4. for the first question i want to know how to find the partial fraction not intergrating it.

5. Originally Posted by dedust
. . .
ok i understand now, but is there a way of knowing which value you divide by? In this question i divided top into bottom and it was wrong, however when you divide bottom into top you get 5x-7.

6. Originally Posted by Paymemoney
ok i understand now, but is there a way of knowing which value you divide by?
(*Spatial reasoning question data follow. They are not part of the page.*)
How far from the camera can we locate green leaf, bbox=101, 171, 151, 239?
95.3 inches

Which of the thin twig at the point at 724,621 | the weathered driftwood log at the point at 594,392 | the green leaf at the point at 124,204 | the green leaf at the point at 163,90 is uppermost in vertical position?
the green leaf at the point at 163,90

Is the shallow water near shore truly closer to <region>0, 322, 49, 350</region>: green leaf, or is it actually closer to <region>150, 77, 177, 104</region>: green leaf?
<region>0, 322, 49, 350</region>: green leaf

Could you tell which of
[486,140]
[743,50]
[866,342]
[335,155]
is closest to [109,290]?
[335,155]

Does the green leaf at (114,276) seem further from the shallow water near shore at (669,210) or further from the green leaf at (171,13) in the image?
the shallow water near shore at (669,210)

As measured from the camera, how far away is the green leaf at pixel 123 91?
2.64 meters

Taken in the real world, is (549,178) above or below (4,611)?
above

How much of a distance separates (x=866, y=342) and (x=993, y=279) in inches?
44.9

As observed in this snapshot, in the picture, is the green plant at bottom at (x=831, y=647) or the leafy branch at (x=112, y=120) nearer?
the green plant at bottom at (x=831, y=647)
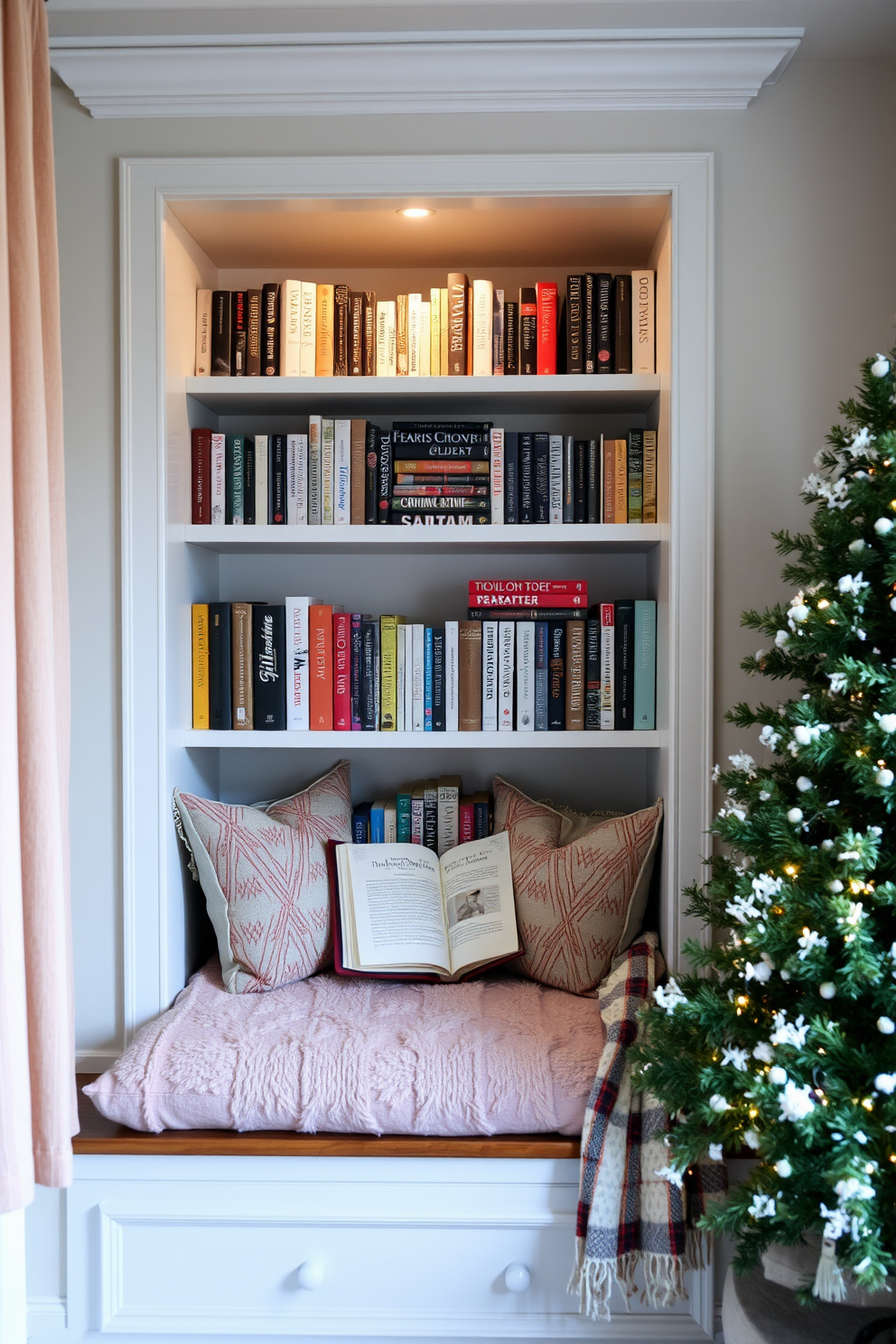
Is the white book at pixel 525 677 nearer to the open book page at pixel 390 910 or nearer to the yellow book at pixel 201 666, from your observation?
the open book page at pixel 390 910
In this question i divided top into bottom and it was wrong, however when you divide bottom into top you get 5x-7.
When did you ever learn to divide the denominator of a fraction by the numerator? $\frac{a}{b}$ means a divided by b! You are correct that Paymethemoney's division is wrong. It should be $1+ \frac{5x- 7}{x^2- 5x+ 1}$. He has the signs in the remainder wrong.

The point in the second problem is that you only use partial fractions on "proper fractions". That's why you need to divide first.

For the first problem, $\frac{x^2+ x- 1}{(x^2+ 1)^2}$, because the denominator is an irreducible quadratic, squared, we need
$\frac{x^2+ x- 1}{(x^2+ 1)^2}= \frac{Ax+ B}{x^2+ 1}+ \frac{Cx+ D}{(x^2+1)^2}$.

7. Originally Posted by HallsofIvy
It should be $1+ \frac{5x- 7}{x^2- 5x+ 1}$.
a small correction in the denominator

$1+ \frac{5x- 7}{x^2- 5x+ 6}$

8. well this is how i done my long division by divide $x^2-1$into $x^2-5x+6$

someone tell me where i have gone wrong:

P.S

9. The only difference is a distributed -1.

10. Originally Posted by Paymemoney
well this is how i done my long division by divide $x^2-1$into $x^2-5x+6$

someone tell me where i have gone wrong:

P.S

nothing wrong,..

but this is $\frac{x^2 - 5x + 6}{x^2 - 1}$

11. Originally Posted by HallsofIvy
For the first problem, $\frac{x^2+ x- 1}{(x^2+ 1)^2}$, because the denominator is an irreducible quadratic, squared, we need
$\frac{x^2+ x- 1}{(x^2+ 1)^2}= \frac{Ax+ B}{x^2+ 1}+ \frac{Cx+ D}{(x^2+1)^2}$.
i tired doing this method however when i found the values it did not match the book's answers.
Here's what i have done:

$\frac{x^2+x-1}{(x^2+1)^2}$

$\frac{Ax+B}{(x^2+1)}+\frac{Cx+D}{(x^2+1)^2}$

$(Ax+B)(x^2+1)(x^2+1)+(Cx+D)(x^2+1)=x^2+x-1$

The coefficients
$A+B=0$
$2A+C=0$
$2B+D=1$
$A+C=1$
$B+D=-1$

Find B using simultaneous equations:
(1) $2B+D=1$
(2) $B+D=-1$
(1)-(2)=
$B=2$

Find D
$B+D=-1$
$2+D=-1$
$D=-3$

Find A
$A+B=0$
$A+2=0$
$A=-2$

Find C
$A+C=1$
$-2+C=1$
$C=3$
The book's answer is $\frac{1}{x^2+1}+\frac{x-2}{(x^2+1)^2}$

12. Originally Posted by Paymemoney
i tired doing this method however when i found the values it did not match the book's answers.
Here's what i have done:

$\frac{x^2+x-1}{(x^2+1)^2}$

$\frac{Ax+B}{(x^2+1)}+\frac{Cx+D}{(x^2+1)^2}$

$(Ax+B)(x^2+1)(x^2+1)+(Cx+D)(x^2+1)=x^2+x-1$ $\rightarrow$ should be $(Ax+B)(x^2+1)+(Cx+D)=x^2+x-1$
. . .

13. Originally Posted by Paymemoney
for the first question i want to know how to find the partial fraction not intergrating it.
Then you should have put this in Algebra or Pre-Calculus.

The only reason I can think of to use Partial Fractions in Calculus would be to find the integral.